Он подумал, пожевал сардинку и снова заговорил:
– Я полагаю – от бессовестности это от ихней… Ведь наши девки что? Ей ежели рубль, так она овечка… Очень они даже бессовестны! Нет у них, чтоб жестокости этой… А ежели иная и закобенится – родные приспособствуют. Это, я вам доложу, такой народец!.. Я вот вам расскажу, случай со мной был. Прошлым, стало быть, летом девчоночка тут одна объявилась, – так, ежели не ошибиться, малолеток еще. Ну, и – ничего не поделаешь!.. Уж я бился, бился с нею… Вы не поверите – пищи лишился… Замуж ее, дуру, обещался взять… Ничем не проймешь!.. Закаменела!..
И немного погодя загадочно посмотрел на меня и произнес:
– Ну и что же?
– Ну и что же? – повторил я.
– А то, что все дело-то опять-таки в деньгах стояло. Матери всучил четвертную, она мне ее сама привела, на хутор… Пять верст ночью перла!.. Препоганый, я вам доложу, народ… Ей корову там нужно было купить, так вот из-за коровы… подите вы с ними!.. Ну, и напарил я ее с этой коровой, – с добродушным смехом добавил Сережа, – поля-то у нас сумежные, она раз и попадись ко мне в загон… так я с ней семь целковых слупцевал!

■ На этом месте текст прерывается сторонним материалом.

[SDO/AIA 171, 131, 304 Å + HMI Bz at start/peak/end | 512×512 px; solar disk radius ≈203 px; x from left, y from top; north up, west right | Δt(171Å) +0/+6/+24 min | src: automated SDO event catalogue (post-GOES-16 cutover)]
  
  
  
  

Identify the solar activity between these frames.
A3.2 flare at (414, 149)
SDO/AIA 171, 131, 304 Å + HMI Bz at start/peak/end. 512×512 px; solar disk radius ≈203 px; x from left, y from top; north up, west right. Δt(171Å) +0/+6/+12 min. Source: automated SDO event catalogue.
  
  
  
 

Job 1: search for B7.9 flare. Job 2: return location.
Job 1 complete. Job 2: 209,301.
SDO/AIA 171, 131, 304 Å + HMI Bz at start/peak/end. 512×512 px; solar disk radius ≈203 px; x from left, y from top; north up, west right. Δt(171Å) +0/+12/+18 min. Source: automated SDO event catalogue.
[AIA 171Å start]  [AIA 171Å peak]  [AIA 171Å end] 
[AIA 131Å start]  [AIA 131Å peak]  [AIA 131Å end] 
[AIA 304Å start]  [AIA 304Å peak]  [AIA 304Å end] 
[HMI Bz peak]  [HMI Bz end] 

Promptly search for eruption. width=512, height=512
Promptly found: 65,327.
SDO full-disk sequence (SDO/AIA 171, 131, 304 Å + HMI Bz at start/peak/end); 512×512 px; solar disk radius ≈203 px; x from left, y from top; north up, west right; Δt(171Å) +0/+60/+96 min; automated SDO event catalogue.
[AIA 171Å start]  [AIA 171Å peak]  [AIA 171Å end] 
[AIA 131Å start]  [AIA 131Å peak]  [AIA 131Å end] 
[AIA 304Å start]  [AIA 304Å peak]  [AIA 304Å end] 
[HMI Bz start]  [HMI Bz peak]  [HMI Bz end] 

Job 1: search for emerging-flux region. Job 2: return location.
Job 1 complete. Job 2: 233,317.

А потом помолчал и снова продолжал:
– Нет, скучно теперь. Вы знаете – я смерть этого не люблю, чтоб без запрета мне все. Ну, какое удовольствие?.. Вот прежде так бывало: ходишь, ходишь около девки-то, так даже тоска тебя засосет… Народ был крепкий, настойчивый. Бывало, мужик-то князем на тебя смотрит! Мужик был хлебный, тучный. А нонче… уж так они опаскудились, так опаршивели – смотреть тошно!.. Нет, не люблю я этого!.. Я тятеньке прямо говорю: мне это не по душе… Согласитесь сами, какое я могу получить здесь удовольствие?.. Ты дай мне мужика-зaворотня, ты мне предоставь такого, чтоб от него разбойником шибало, – это я понимаю. Переломить его, загнать в свою веру… Вон брат Липатка тятеньке пишет – приеду, говорит, не иначе как фабрику заводить, – мне это не по душе!